# SBERT-Jittor Fine-tuning Demo

This notebook loads data from Hugging Face datasets, fine-tunes on NLI, then runs STS regression.


In [None]:
import os
import sys
from pathlib import Path

def _find_repo_root(start: Path):
    for p in [start] + list(start.parents):
        if (p / 'model' / 'sbert_model.py').is_file():
            return p
    return None

repo_root = _find_repo_root(Path.cwd())
if repo_root is None:
    print('SBERT_JITTOR root not found. Set sys.path manually.')
else:
    sys.path.insert(0, str(repo_root))
    os.chdir(repo_root)
    print(f'Using repo root: {repo_root}')

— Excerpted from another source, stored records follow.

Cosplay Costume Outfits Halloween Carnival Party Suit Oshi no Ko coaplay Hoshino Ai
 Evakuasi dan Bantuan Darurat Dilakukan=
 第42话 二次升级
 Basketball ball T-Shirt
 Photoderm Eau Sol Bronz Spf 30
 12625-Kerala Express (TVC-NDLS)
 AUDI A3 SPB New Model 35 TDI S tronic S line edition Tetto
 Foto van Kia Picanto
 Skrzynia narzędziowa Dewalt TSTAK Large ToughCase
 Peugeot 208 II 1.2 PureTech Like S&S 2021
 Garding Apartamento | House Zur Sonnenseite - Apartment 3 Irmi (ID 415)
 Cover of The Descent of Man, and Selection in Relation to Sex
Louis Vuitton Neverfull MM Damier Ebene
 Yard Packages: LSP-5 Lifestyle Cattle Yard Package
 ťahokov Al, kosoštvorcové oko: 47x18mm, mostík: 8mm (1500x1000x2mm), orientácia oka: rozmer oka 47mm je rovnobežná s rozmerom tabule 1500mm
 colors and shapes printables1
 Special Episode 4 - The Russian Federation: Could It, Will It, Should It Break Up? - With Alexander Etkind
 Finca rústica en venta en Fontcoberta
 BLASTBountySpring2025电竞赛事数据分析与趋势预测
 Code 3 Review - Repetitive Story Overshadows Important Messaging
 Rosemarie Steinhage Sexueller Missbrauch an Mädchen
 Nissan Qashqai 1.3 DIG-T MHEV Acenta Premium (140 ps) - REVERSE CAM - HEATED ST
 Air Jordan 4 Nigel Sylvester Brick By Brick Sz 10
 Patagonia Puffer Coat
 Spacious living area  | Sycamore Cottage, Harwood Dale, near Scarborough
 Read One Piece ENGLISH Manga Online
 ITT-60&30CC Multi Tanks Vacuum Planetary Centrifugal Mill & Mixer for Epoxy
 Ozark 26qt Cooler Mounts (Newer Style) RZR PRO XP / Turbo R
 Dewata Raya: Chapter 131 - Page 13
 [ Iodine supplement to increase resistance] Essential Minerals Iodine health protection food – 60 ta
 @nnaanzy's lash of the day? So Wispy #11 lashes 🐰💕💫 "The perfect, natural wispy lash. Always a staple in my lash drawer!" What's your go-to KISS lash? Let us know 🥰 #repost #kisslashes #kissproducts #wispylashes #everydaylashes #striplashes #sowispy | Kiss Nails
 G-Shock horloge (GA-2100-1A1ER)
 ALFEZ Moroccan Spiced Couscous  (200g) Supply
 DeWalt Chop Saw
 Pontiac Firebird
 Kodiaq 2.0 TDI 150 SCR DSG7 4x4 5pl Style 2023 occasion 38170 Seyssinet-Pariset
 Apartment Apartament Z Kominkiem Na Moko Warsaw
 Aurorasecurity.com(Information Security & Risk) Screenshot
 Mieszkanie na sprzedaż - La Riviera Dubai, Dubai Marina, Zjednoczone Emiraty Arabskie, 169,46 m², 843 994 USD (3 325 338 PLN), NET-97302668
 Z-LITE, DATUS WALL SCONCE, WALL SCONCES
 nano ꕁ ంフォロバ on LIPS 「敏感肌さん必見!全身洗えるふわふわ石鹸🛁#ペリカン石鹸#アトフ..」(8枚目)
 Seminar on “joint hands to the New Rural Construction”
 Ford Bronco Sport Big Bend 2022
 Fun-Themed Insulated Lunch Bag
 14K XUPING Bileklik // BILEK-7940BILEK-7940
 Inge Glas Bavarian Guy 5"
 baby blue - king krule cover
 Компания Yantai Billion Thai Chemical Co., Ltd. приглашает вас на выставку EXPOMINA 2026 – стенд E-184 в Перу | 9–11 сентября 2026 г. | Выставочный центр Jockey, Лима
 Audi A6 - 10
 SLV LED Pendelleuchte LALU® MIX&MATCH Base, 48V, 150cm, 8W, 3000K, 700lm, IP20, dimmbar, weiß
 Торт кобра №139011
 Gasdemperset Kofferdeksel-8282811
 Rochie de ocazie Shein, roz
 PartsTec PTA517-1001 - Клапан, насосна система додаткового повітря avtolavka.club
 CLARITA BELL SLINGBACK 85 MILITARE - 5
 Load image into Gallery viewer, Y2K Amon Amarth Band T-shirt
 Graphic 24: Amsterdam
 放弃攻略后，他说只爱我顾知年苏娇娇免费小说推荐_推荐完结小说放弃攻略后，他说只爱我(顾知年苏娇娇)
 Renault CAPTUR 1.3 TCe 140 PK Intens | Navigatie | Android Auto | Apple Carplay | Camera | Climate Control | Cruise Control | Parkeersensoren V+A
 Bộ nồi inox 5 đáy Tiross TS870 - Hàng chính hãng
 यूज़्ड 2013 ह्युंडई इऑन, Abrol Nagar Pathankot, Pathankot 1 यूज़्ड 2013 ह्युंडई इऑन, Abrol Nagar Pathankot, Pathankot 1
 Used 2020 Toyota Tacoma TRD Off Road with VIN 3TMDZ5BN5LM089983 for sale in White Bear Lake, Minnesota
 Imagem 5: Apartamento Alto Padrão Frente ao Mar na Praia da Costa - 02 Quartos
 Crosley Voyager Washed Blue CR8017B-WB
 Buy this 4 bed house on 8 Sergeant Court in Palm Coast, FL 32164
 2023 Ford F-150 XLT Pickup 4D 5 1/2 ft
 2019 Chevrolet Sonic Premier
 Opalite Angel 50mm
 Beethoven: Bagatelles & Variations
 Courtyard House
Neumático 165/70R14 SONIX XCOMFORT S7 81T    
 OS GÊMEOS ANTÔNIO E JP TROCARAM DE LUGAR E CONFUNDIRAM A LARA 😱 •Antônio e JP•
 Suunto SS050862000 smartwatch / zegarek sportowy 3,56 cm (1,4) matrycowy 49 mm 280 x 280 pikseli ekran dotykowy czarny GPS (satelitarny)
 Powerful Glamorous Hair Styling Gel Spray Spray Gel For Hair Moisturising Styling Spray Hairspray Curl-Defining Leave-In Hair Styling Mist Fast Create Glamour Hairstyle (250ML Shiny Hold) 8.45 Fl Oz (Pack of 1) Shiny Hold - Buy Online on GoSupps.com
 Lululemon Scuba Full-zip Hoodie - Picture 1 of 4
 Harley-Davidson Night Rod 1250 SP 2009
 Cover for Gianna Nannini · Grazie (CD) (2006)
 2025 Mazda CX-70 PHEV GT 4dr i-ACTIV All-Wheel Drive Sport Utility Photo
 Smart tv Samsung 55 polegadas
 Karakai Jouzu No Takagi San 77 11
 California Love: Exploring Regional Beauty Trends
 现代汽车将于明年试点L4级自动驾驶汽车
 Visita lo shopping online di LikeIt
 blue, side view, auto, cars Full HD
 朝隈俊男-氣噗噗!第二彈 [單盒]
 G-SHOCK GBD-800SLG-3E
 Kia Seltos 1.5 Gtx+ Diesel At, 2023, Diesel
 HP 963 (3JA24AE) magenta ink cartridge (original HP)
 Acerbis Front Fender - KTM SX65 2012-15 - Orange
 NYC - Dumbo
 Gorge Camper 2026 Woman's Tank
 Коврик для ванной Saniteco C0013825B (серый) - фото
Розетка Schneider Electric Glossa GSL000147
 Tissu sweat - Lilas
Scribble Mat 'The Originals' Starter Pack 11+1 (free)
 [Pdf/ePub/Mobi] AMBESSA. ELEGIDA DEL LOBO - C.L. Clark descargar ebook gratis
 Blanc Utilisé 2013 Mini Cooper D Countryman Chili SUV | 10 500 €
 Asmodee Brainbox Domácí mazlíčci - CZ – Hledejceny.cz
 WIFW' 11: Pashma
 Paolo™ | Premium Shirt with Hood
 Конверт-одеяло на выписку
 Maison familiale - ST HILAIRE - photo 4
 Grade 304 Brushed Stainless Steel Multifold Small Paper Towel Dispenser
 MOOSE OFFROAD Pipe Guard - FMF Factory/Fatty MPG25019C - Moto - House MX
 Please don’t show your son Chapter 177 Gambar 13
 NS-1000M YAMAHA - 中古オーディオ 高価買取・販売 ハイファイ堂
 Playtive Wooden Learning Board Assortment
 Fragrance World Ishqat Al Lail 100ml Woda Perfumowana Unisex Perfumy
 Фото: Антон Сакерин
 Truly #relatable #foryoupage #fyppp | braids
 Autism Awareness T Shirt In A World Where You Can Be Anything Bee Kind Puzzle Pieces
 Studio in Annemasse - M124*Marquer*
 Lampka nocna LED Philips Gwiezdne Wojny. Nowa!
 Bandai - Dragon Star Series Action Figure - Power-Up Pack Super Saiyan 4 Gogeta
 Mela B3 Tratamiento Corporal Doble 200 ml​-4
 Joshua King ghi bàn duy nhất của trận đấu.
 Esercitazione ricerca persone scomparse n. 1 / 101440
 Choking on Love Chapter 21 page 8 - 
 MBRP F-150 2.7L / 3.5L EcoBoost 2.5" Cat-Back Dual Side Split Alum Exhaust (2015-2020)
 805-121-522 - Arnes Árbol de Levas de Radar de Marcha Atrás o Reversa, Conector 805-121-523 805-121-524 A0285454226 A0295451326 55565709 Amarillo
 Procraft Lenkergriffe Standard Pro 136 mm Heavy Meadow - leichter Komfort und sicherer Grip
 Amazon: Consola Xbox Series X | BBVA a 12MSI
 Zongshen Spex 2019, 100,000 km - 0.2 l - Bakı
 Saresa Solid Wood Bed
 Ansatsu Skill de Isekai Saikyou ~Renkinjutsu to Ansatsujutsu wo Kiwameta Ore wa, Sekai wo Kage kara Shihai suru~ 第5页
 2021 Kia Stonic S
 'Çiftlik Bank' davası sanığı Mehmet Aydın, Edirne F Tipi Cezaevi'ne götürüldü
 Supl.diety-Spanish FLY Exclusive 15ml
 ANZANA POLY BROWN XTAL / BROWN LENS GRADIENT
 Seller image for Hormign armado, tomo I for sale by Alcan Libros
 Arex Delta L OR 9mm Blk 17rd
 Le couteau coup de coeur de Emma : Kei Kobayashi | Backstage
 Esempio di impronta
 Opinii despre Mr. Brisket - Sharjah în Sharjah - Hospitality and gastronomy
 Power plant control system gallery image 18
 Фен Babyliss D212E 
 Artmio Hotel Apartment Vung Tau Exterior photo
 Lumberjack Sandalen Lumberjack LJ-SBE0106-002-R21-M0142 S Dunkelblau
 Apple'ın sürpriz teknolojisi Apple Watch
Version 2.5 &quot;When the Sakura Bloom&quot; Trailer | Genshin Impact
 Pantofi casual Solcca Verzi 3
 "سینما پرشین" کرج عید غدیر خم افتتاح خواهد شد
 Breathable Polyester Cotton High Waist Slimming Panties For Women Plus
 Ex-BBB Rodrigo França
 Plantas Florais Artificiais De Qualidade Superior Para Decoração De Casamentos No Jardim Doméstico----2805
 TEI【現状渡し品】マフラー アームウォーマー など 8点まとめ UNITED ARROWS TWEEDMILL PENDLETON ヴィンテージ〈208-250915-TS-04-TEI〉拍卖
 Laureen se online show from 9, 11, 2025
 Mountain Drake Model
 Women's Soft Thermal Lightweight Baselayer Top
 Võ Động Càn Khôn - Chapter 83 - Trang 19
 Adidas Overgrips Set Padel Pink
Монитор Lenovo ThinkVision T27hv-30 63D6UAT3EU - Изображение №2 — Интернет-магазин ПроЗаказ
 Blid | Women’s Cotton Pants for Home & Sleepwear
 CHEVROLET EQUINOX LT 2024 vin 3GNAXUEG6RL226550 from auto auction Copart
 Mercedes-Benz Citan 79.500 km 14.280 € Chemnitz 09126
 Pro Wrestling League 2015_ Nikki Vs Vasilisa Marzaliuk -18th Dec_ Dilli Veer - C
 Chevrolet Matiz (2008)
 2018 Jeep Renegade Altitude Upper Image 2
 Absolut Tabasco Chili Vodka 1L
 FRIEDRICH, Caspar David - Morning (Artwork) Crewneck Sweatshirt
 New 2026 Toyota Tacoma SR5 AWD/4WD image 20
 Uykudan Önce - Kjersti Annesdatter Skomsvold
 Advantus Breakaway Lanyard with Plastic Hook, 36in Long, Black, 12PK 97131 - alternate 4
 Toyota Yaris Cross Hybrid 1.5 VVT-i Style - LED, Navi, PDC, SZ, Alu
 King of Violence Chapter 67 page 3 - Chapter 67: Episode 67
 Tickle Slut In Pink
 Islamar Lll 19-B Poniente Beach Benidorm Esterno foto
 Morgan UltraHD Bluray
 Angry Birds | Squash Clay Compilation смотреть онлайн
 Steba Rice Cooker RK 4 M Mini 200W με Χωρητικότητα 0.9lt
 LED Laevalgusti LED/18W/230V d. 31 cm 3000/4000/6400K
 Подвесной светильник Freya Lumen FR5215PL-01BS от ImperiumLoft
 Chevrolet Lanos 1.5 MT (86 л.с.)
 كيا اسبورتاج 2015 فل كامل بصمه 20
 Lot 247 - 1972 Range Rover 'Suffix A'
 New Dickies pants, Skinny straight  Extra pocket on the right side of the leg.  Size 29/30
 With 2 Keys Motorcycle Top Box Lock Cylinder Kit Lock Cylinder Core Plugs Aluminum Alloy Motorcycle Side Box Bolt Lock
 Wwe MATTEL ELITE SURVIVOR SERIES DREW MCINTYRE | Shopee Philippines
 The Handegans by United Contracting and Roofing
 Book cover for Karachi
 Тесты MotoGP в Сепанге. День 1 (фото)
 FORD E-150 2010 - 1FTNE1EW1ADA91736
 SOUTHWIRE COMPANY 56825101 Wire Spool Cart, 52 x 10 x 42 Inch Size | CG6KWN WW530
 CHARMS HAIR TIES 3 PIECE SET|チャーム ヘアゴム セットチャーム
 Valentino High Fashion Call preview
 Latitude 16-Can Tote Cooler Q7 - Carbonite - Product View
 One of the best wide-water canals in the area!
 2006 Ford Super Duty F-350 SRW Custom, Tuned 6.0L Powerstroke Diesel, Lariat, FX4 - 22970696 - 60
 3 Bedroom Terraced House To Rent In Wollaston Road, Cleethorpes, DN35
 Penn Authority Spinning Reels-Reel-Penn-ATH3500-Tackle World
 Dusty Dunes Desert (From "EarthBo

# If you want to use code from the HF repo instead:
# from huggingface_hub import snapshot_download
# repo_dir = Path(snapshot_download('Kyle-han/roberta-base-nli-mean-tokens'))
# sys.path.insert(0, str(repo_dir))


In [None]:
import os
import jittor as jt
from argparse import Namespace
from transformers import AutoTokenizer

from utils.download_data import download_nli_datasets, download_sts_benchmark
from training.nli.train_nli import train as train_nli
from training.sts.train_sts import train as train_sts


In [None]:
# Data download (run once)
data_dir = './data'
os.makedirs(data_dir, exist_ok=True)
# download_nli_datasets(data_dir)
# download_sts_benchmark(data_dir)


In [None]:
# Tokenizer from Hugging Face
tokenizer = AutoTokenizer.from_pretrained('bert-base-uncased', use_fast=True)
tokenizer('hello world', return_tensors='np')


In [None]:
# NLI fine-tuning
nli_args = Namespace(
    base_model='bert-base-uncased',
    pooling='mean',
    loss='softmax',
    ablation=0,
    encoder_checkpoint=None,
    tokenizer_dir=None,
    num_labels=3,
    data_dir=data_dir,
    datasets=['SNLI', 'MultiNLI'],
    max_length=128,
    batch_size=16,
    eval_batch_size=32,
    epochs=1,
    lr=2e-5,
    weight_decay=0.01,
    warmup_ratio=0.1,
    use_cuda=jt.has_cuda,
    log_steps=100,
    eval_steps=1000,
    save_steps=0,
    start_from_checkpoints=None,
    output_dir=None,
    num_workers=4,
    cache_dir=None,
    overwrite_cache=False,
    tokenize_batch_size=1024,
)

train_nli(nli_args)


In [None]:
# STS regression fine-tuning
sts_args = Namespace(
    base_model='bert-base-uncased',
    pooling='mean',
    encoder_checkpoint=None,
    tokenizer_dir=None,
    data_dir=data_dir,
    cache_dir=None,
    overwrite_cache=False,
    tokenize_batch_size=1024,
    train_dataset='STS-B',
    train_split='train',
    eval_dataset='STS-B',
    eval_split='validation',
    test_dataset='STS-B',
    test_split='test',
    batch_size=32,
    eval_batch_size=32,
    epochs=1,
    lr=2e-5,
    max_length=128,
    log_steps=20,
    eval_steps=180,
    save_steps=0,
    disable_checkpoint=False,
    num_workers=4,
    use_cuda=jt.has_cuda,
    normalize_scores=False,
    score_scale=5.0,
    start_from_checkpoints=None,
    output_dir=None,
)

train_sts(sts_args)